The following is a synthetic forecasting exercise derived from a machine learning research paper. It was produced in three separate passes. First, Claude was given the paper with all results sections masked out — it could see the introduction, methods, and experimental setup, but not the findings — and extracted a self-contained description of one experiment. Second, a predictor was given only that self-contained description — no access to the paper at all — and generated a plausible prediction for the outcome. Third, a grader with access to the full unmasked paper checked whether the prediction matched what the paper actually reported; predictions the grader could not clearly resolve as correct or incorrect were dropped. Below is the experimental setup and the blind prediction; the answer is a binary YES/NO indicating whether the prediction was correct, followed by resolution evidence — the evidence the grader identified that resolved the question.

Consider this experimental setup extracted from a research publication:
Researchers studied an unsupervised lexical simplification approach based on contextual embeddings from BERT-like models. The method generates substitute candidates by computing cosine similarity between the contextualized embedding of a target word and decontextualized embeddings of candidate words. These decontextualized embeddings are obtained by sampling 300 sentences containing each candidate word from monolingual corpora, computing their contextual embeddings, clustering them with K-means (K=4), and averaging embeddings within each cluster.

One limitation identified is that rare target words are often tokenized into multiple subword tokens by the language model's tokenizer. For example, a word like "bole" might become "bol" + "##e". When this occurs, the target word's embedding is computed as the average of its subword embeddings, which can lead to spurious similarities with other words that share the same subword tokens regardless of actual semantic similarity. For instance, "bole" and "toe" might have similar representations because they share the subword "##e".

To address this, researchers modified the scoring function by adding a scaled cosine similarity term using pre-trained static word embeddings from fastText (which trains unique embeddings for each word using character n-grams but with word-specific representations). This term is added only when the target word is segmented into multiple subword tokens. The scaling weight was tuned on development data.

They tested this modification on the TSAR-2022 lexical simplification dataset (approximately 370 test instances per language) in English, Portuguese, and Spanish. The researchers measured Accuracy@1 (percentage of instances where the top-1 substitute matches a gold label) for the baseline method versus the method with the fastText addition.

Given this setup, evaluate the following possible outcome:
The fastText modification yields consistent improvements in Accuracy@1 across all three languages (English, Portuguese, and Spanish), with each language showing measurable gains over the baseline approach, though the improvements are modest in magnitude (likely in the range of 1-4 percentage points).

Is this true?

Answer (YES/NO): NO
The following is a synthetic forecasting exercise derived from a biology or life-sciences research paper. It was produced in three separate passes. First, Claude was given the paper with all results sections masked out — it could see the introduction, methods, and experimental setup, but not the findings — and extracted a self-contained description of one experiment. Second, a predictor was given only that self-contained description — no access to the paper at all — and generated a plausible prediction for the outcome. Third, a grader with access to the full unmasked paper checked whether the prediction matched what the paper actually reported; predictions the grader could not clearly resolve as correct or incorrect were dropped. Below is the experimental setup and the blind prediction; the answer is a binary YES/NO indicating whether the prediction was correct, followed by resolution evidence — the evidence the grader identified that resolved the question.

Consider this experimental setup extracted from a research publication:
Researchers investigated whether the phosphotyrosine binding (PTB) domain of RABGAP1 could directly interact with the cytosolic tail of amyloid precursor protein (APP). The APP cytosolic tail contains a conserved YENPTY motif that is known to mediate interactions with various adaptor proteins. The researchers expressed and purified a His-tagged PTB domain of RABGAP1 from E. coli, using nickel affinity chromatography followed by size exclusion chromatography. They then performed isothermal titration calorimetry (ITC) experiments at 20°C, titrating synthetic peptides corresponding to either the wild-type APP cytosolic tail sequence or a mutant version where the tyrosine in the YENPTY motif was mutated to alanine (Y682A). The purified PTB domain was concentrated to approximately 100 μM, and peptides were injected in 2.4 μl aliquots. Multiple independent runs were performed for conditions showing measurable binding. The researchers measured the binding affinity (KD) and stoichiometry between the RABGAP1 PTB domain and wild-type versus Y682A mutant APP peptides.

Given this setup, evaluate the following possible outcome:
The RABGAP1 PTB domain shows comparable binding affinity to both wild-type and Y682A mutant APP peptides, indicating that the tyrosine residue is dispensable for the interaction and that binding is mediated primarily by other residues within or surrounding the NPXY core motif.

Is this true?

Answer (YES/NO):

☆ ☆ ☆ ☆ ☆ ☆ ☆

• The task:
Count the lines above with the string "Portuguese"; report only that figure.

• Answer for the task:
2